Letters - 14 December 2012

From experience to veganism

Experience

Twenty-seven years have passed since my first contribution appeared in the Friend and, with my ninetieth birthday imminent, the time has come for me to put down my pen.

To ‘sign off’ I have chosen a passage from Thomas Kelly’s Reality of the Spiritual World that is relevant to today’s discussions (Pendle Hill Pamphlet no. 21 1942 (reprinted)).

‘But there is a wholly different way of being sure that God is real. It is not an intellectual proof, a reasoned sequence of thoughts.

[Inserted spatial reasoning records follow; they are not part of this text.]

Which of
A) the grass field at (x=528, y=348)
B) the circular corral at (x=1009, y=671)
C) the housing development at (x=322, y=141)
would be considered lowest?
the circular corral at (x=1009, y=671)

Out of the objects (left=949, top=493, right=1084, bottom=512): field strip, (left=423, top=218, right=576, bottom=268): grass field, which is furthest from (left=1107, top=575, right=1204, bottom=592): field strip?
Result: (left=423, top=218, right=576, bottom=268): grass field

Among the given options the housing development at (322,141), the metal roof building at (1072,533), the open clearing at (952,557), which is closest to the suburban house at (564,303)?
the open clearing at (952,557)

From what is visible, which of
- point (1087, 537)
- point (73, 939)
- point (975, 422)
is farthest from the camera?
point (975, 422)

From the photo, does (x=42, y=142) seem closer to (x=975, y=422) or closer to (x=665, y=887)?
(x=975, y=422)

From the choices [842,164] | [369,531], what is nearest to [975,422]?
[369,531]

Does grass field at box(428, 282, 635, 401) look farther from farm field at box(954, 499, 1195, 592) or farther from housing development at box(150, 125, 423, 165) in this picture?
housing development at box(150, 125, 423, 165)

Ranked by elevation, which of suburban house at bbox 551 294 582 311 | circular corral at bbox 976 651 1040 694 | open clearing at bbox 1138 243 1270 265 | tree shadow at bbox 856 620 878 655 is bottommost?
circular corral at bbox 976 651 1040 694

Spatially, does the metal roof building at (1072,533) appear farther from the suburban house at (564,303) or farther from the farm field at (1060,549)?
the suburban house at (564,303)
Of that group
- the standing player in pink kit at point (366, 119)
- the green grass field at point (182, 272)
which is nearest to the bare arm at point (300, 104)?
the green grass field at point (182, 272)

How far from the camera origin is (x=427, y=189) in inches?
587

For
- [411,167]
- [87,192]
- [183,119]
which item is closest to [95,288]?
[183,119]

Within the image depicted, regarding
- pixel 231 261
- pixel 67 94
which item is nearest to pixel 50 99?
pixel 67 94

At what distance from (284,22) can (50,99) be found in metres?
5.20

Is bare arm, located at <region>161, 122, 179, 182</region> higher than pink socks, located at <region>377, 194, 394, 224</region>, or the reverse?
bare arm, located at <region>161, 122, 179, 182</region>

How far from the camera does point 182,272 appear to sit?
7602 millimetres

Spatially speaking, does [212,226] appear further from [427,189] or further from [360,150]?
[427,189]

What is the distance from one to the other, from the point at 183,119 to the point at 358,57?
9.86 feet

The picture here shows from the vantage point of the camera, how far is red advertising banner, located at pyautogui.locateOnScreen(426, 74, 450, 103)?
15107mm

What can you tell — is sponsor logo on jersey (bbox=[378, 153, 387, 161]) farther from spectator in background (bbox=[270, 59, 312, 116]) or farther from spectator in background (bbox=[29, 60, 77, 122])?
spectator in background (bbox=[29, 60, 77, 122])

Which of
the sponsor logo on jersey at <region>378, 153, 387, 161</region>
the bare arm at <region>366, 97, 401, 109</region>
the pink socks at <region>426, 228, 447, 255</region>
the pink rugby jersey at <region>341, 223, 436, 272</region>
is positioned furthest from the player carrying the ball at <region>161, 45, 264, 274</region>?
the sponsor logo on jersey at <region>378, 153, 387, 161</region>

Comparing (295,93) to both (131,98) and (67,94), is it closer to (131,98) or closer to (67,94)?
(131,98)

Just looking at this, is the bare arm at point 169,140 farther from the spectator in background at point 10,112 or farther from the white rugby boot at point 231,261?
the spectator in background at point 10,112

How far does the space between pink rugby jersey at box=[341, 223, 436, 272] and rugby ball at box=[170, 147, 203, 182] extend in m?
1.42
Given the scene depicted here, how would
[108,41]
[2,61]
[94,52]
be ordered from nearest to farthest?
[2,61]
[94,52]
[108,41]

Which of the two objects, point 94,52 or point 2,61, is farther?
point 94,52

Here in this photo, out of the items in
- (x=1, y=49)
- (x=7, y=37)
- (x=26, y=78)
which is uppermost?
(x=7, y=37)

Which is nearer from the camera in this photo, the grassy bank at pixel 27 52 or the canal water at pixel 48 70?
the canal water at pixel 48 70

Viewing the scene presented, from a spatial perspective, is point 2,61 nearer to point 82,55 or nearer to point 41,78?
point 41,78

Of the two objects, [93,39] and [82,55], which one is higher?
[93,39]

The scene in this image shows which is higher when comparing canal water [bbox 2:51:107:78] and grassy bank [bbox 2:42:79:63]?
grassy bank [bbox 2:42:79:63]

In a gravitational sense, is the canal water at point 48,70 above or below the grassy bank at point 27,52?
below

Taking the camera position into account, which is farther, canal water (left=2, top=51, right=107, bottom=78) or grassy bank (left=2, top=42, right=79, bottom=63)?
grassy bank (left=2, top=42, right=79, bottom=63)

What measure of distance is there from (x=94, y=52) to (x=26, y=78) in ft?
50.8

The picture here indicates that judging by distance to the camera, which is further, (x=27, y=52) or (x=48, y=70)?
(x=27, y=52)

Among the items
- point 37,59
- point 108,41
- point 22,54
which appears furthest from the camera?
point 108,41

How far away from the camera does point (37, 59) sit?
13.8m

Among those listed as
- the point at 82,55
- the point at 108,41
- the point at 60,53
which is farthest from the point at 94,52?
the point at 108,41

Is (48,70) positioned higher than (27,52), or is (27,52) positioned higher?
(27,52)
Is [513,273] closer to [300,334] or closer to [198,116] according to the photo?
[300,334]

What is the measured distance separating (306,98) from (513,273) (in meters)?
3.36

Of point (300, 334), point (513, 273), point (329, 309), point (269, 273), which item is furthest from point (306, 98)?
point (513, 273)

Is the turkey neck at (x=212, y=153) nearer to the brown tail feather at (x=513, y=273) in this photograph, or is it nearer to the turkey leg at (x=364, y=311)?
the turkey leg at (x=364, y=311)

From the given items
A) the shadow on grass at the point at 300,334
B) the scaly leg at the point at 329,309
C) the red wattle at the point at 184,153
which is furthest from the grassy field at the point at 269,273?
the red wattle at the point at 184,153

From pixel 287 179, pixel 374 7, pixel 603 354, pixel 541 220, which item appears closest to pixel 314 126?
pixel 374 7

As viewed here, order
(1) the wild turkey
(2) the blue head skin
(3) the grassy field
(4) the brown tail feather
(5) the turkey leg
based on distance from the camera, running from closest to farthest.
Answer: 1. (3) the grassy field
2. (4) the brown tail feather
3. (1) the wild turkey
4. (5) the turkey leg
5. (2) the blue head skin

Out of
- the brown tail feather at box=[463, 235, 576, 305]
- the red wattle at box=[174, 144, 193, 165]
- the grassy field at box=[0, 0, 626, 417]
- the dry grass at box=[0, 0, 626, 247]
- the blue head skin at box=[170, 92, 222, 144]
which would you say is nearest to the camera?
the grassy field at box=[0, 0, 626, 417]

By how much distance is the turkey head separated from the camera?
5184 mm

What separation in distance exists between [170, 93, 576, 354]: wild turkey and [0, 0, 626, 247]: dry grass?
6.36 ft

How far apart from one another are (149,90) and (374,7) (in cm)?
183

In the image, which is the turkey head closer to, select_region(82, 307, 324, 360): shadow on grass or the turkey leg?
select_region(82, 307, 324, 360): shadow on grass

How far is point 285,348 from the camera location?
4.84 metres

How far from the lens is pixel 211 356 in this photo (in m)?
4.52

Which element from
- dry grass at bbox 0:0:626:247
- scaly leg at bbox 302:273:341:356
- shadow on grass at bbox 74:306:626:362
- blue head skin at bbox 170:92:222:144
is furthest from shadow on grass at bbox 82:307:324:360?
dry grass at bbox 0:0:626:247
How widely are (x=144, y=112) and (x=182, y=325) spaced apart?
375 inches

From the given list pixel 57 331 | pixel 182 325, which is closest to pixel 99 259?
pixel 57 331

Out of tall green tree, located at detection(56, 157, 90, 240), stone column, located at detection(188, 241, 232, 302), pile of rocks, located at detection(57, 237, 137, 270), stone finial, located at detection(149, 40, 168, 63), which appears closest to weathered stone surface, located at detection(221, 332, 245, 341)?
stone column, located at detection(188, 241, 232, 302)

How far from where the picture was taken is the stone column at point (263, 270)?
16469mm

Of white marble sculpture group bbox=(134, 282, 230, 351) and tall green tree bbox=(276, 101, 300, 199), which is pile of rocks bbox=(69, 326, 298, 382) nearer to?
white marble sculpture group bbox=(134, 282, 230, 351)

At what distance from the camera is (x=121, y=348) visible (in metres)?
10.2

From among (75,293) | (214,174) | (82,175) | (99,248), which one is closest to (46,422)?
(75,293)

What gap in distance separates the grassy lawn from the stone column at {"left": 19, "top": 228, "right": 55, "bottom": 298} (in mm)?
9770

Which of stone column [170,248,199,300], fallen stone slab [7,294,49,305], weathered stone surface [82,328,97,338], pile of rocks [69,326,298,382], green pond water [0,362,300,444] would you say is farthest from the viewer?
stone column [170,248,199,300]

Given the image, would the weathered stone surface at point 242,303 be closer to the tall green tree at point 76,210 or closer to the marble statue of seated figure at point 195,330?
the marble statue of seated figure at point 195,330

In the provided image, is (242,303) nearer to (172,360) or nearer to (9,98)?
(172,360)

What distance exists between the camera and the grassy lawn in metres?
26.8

‘It is the fact that men experience the presence of God. Into our lives come times, when all unexpectedly, (He) shadows over us, steals into the inner recesses of our souls, and lifts us up in a wonderful joy and peace. Sometimes these moments of visitation come to us in strange surroundings – on lonely country roads, in a classroom, at the kitchen sink. Sometimes they come in the hour of worship, when we are gathered into one holy Presence, who stands in our midst and welds us together in breathless hush. In such times of direct experience of Presence, we know that God is utterly real.

‘This evidence for the reality of God is the one the Quakers primarily appeal to. It is the evidence upon which the mystics of all times rest their testimony.

‘Quakerism is essentially empirical; it relies on direct and immediate experience.’